2019 Match Premier Cup

Tournament details
- Host country: Qatar
- Dates: January 21–29
- Teams: 4 (from 1 confederation)
- Venue: 1 (in 1 host city)

Final positions
- Champions: Spartak Moscow (1st title)

Tournament statistics
- Matches played: 6
- Goals scored: 22 (3.67 per match)
- Top scorer(s): Zé Luís Denis Glushakov Denis Terentyev (2 goals each)

= 2019 Match Premier Cup =

Friendly association football tournament played in the Qatar

The 2019 Match Premier Cup was the first edition of Match Premier Cup, a friendly association football tournament played in the Qatar.

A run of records
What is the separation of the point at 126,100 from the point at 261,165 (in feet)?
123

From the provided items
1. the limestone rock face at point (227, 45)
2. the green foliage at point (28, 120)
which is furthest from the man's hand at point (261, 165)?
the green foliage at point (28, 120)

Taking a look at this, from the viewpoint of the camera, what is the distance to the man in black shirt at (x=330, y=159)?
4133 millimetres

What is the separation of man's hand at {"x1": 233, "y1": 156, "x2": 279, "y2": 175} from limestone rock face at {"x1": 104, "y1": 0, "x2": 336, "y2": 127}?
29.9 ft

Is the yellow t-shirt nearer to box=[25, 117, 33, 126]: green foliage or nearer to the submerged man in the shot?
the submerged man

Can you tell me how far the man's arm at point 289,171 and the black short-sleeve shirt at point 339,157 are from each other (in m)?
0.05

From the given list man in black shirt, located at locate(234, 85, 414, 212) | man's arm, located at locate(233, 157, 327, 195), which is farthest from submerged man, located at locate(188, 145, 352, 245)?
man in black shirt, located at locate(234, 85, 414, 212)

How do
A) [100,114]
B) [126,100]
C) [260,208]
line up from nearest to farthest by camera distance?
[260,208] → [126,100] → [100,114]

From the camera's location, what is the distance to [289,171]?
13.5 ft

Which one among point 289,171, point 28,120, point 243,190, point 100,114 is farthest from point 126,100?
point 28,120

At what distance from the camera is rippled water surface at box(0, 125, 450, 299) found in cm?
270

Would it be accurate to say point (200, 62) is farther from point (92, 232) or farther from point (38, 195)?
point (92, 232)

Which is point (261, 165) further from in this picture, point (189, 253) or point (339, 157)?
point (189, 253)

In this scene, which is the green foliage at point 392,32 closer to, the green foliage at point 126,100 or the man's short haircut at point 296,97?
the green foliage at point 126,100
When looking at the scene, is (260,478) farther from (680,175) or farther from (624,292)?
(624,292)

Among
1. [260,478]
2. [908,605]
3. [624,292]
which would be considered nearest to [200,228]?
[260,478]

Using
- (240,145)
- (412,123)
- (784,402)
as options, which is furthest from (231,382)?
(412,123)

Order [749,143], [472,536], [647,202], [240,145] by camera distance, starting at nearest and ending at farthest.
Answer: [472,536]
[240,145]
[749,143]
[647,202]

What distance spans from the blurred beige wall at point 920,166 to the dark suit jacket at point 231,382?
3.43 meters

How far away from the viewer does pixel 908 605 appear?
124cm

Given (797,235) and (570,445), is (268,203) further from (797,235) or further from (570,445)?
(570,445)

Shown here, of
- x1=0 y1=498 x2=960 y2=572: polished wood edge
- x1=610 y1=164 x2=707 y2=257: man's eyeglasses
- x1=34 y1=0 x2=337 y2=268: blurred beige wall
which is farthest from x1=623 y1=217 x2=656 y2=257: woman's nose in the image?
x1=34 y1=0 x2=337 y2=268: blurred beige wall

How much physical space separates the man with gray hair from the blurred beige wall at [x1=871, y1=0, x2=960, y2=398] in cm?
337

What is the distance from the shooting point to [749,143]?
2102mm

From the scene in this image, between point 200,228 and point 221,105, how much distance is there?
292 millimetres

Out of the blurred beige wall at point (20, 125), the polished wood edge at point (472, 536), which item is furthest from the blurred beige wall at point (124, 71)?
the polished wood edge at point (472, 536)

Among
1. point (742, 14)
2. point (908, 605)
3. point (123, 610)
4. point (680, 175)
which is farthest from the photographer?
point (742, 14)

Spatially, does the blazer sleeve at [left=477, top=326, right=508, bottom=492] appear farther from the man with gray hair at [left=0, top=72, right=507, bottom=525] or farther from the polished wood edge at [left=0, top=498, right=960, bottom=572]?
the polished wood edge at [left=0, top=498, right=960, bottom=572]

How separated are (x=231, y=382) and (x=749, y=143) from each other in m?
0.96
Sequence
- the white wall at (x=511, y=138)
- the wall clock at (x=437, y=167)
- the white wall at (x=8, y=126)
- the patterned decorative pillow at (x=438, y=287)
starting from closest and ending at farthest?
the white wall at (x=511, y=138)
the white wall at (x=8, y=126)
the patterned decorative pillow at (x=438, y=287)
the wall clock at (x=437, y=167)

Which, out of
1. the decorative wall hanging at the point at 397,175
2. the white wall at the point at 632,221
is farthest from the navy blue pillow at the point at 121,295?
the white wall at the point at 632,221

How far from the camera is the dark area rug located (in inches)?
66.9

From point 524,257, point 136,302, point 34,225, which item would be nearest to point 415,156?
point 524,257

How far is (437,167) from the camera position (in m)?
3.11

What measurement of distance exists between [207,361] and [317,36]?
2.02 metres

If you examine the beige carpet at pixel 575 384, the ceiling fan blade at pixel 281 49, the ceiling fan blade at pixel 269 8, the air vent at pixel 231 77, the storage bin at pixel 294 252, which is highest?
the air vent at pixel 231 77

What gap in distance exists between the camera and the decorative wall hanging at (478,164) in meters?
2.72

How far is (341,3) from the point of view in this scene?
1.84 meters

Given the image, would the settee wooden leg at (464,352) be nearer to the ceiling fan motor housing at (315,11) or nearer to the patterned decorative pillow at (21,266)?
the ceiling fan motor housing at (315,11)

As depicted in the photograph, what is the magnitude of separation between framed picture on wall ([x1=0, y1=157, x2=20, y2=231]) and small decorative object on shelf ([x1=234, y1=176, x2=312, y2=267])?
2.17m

#### TASKS TO PERFORM:
#1 Answer these from the tournament summary:
(a) Which country hosted the tournament?
(b) How many matches were played?
(c) Which club won the title?
#2 Transcribe the tournament summary between "Tournament statistics" and "in the Qatar.", inclusive.
The listing stands apart as separate material.

#### SOLUTIONS TO EACH TASK:
#1
(a) Qatar
(b) 6
(c) Spartak Moscow

#2
Tournament statistics
- Matches played: 6
- Goals scored: 22 (3.67 per match)
- Top scorer(s): Zé Luís Denis Glushakov Denis Terentyev (2 goals each)

= 2019 Match Premier Cup =

Friendly association football tournament played in the Qatar

The 2019 Match Premier Cup was the first edition of Match Premier Cup, a friendly association football tournament played in the Qatar.